Lets say you want to choose a database demodb, a schema stg, then choose a table demo_data_retail which has few records for retail, Lets choose a column name.
You have ability to see if there are any DQ rules already defined for this column as you can define multiple rules for a single column.
Then you have the list of all tests which can be performed.
You can write a sentence directly or you can make it easier by clicking on the test which will provide a template sentence for you to configure.
Let me choose nullability, as you can see it gave me a sentence.
You have on fail config which means if the rule fails you want to flag it as an error or warning. Now lets click on Process instruction and it will configure the rule for you. As you can see its straightforward, all you need as person to use this is to have a business knowledge with sense for data.
SmartDocs -
The other aspect of governance journey is documentation, SmartDQ provides you GenAI based documentation which will read your view definition and provide documentation on the same. You will soon have the ability to generate documentation of the stored procedures, tables as well. This provides business friendly definitions, technical definition for IT teams, any optimization suggestion as well column level definitions.

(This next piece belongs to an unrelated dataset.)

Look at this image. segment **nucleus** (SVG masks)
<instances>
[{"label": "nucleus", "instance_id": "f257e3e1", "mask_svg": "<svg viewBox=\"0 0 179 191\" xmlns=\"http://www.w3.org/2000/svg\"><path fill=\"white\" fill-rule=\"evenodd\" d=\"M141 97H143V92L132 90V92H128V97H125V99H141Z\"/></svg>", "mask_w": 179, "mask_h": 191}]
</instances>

This is just the start, we will have more ability to do below aspects by using natural language
1. Generate data model based on functional specifications
2. Generate test cases
3. Code quality
4. Generate ETL to pull data from various source systems without typing a single line of code.
5. Lineage from snowflake to PowerBI so that your organisations has end to end visibility.